Written request
Summarize the news article on the Confederate flag in Orange County Schools in two sentences.
## START Given passage
“Historical context and use of the symbol as a harbinger of violence and murder is at issue here,” Hillsborough resident Katherine Walker tells the Orange County Schools Board of Education Monday, April 24, 2017. Walker, who has three children in Orange County Schools, also held up blue and red bandanas, which have been associated with gangs, and a swastika as examples of “disruptive, violent” symbols that schools have banned. Mark Schultz mschultz@newsobserver.com
“Historical context and use of the symbol as a harbinger of violence and murder is at issue here,” Hillsborough resident Katherine Walker tells the Orange County Schools Board of Education Monday, April 24, 2017. Walker, who has three children in Orange County Schools, also held up blue and red bandanas, which have been associated with gangs, and a swastika as examples of “disruptive, violent” symbols that schools have banned. Mark Schultz mschultz@newsobserver.com

Orange County

Group continues push to ban Confederate flag in Orange County Schools

By Mark Schultz

mschultz@newsobserver.com

April 25, 2017 10:39 AM

UPDATED April 26, 2017 04:44 PM

HILLSBOROUGH

The Confederate flag unfurled at the Orange County school board meeting Monday night as students, parents and clergy continued their push to ban the flag on school grounds.
## END Given passage
## START Excerpted records
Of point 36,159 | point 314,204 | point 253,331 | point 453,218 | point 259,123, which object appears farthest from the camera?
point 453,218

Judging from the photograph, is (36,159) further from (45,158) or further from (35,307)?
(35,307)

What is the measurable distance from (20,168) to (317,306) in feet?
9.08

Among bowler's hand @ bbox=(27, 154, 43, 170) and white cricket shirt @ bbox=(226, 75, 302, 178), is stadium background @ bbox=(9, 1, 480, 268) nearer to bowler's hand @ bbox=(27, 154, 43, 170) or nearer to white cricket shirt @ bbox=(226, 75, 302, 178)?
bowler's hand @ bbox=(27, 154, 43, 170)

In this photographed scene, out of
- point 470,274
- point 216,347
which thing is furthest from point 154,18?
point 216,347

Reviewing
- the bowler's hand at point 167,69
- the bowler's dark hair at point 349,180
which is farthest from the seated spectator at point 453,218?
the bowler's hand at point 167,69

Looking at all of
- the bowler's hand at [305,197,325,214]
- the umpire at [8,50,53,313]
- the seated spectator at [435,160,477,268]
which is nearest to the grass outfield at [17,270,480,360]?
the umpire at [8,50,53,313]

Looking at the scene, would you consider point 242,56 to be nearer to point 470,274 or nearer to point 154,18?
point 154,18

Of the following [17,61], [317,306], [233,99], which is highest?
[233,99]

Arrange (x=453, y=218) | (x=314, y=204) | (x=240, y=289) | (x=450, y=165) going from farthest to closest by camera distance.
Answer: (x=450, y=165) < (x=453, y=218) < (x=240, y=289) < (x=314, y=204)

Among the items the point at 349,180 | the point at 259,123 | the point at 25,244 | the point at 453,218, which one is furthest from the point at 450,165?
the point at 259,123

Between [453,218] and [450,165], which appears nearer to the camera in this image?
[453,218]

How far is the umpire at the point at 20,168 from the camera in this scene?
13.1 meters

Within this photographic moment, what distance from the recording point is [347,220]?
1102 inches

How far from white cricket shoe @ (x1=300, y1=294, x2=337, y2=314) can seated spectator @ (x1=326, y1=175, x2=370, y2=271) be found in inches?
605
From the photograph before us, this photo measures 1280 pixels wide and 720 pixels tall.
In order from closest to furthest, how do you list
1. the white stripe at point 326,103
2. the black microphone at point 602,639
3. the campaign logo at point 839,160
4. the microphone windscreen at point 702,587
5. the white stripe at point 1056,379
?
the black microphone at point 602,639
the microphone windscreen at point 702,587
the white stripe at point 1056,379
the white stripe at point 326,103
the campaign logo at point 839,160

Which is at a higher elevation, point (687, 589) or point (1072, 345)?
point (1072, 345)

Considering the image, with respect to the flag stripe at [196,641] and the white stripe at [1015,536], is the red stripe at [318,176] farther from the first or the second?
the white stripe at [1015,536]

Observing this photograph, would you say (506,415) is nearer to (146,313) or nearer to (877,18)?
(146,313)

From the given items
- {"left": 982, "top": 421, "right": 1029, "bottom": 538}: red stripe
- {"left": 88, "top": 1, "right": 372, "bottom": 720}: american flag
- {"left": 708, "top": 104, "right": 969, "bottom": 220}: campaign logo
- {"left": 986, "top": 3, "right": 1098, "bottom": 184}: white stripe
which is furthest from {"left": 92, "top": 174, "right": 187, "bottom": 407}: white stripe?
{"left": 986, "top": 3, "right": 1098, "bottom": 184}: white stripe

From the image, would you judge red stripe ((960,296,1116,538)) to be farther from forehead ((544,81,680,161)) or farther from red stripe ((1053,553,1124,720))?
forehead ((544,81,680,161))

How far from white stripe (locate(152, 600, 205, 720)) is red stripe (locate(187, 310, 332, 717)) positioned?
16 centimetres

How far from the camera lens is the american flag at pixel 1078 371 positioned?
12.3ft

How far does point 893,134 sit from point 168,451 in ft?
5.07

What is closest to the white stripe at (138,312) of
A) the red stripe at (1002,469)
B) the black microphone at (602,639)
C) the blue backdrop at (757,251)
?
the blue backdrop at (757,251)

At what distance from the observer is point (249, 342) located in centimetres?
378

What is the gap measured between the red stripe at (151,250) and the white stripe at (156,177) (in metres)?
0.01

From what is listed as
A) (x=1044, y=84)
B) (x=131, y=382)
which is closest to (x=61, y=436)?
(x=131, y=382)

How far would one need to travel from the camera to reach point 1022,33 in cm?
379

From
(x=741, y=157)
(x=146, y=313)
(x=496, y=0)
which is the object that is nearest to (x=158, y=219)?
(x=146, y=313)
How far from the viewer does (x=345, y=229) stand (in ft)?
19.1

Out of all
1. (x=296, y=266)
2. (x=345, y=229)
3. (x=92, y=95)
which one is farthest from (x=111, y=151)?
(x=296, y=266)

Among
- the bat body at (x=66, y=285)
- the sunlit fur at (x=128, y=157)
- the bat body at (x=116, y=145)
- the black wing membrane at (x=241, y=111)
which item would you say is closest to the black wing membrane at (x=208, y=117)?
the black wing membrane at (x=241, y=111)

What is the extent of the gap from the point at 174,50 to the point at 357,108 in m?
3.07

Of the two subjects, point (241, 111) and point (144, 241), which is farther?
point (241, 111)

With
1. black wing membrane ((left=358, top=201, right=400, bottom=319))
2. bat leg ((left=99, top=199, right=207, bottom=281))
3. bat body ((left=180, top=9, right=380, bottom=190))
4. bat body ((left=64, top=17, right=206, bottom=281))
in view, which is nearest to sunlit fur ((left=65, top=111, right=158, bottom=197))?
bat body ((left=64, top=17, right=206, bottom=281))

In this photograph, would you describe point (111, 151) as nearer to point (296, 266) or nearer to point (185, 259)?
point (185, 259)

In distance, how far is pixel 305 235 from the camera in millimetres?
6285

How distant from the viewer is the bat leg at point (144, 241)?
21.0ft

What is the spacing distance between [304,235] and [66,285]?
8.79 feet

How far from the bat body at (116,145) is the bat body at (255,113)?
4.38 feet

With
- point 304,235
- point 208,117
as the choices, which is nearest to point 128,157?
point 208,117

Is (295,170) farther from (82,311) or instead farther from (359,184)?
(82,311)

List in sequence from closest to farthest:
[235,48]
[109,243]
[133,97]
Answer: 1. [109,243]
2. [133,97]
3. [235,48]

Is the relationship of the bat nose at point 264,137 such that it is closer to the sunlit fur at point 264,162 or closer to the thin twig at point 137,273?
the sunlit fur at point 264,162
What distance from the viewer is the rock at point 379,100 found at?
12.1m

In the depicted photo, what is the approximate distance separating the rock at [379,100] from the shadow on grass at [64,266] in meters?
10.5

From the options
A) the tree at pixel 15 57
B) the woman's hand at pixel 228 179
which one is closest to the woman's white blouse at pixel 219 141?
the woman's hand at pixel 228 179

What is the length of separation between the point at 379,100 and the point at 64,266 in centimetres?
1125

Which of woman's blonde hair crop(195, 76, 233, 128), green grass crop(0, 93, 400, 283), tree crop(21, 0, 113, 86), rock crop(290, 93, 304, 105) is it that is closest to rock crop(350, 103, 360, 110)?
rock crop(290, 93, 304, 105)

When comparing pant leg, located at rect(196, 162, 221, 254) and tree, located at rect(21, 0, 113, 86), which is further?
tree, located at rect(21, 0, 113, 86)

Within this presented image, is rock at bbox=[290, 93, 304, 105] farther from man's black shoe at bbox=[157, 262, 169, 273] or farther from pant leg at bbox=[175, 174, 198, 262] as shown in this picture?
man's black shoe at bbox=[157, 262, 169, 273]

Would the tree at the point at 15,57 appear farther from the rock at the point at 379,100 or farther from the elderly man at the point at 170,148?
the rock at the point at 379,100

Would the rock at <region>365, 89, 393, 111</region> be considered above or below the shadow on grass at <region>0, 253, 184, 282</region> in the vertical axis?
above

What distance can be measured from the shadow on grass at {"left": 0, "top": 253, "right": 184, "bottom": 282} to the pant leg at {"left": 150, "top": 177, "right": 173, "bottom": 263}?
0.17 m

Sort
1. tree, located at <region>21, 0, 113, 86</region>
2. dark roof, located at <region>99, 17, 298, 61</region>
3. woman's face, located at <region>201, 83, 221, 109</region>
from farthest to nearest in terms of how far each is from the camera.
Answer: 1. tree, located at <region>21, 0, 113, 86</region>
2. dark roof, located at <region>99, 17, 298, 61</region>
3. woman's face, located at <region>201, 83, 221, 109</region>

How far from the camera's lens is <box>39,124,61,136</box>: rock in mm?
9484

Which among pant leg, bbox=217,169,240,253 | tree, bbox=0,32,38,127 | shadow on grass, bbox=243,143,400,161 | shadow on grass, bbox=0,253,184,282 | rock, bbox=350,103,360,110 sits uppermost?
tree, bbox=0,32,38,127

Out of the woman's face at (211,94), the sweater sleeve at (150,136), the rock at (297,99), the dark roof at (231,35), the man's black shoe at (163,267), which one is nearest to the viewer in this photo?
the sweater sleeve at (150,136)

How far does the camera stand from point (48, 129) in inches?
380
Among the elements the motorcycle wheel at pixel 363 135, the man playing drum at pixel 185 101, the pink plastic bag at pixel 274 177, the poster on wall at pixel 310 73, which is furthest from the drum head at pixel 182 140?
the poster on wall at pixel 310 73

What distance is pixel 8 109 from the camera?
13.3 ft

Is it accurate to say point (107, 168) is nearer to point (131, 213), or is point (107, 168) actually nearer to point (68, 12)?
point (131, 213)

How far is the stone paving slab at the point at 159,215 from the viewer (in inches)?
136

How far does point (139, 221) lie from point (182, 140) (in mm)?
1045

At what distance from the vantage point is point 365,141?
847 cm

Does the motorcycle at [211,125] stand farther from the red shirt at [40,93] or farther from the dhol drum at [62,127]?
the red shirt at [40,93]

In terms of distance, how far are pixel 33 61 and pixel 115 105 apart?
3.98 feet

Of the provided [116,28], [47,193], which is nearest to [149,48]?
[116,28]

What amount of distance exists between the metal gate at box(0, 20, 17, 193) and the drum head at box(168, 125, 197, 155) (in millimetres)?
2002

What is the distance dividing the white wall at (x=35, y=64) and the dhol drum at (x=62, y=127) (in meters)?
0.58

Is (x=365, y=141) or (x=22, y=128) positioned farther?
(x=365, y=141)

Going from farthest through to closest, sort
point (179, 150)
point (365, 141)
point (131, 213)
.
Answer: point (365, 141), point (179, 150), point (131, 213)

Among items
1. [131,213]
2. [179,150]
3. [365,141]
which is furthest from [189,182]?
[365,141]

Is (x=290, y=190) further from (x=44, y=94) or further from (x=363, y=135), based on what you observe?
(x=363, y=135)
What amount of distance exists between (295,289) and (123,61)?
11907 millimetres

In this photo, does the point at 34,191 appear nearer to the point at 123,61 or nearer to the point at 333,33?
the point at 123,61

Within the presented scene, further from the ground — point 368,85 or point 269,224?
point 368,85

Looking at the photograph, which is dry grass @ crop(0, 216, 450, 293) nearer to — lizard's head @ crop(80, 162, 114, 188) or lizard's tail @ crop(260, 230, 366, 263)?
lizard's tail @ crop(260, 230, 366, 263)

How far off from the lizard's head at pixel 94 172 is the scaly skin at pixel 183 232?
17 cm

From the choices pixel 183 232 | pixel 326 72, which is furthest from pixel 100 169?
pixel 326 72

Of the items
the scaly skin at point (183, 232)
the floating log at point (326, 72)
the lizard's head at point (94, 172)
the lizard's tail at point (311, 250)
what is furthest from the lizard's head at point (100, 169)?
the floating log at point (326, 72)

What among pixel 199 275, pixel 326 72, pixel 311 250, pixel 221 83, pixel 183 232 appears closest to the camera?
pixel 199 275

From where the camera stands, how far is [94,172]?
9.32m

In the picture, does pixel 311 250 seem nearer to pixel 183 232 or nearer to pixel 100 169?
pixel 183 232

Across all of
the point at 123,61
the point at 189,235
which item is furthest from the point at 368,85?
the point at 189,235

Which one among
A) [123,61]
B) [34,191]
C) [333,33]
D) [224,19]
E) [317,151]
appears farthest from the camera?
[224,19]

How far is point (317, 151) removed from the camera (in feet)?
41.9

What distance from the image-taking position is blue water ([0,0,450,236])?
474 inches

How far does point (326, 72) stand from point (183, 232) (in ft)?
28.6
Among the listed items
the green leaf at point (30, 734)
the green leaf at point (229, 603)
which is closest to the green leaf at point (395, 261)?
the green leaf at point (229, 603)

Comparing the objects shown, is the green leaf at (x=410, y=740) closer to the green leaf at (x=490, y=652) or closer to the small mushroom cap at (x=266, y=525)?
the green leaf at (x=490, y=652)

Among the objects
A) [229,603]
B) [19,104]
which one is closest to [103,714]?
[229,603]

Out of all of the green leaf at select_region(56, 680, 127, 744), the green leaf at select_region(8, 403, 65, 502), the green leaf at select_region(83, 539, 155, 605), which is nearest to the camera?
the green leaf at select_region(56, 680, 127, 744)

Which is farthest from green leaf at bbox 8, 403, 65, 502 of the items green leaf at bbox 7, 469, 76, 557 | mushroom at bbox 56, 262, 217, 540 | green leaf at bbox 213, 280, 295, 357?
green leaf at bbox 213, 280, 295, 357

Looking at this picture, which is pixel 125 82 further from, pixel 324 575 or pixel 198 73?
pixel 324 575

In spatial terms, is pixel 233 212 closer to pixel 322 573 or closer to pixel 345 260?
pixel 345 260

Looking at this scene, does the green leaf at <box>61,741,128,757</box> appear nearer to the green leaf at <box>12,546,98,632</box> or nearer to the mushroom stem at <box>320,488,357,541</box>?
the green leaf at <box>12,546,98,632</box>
## END Excerpted records
Task solution
At the Orange County school board meeting on Monday, April 24, 2017, where the Confederate flag was unfurled, students, parents and clergy continued their push to ban the flag on school grounds. Hillsborough resident Katherine Walker, who has three children in Orange County Schools, told the board that the symbol's historical use as a harbinger of violence and murder was at issue, and she held up blue and red bandanas and a swastika as examples of "disruptive, violent" symbols that schools have banned.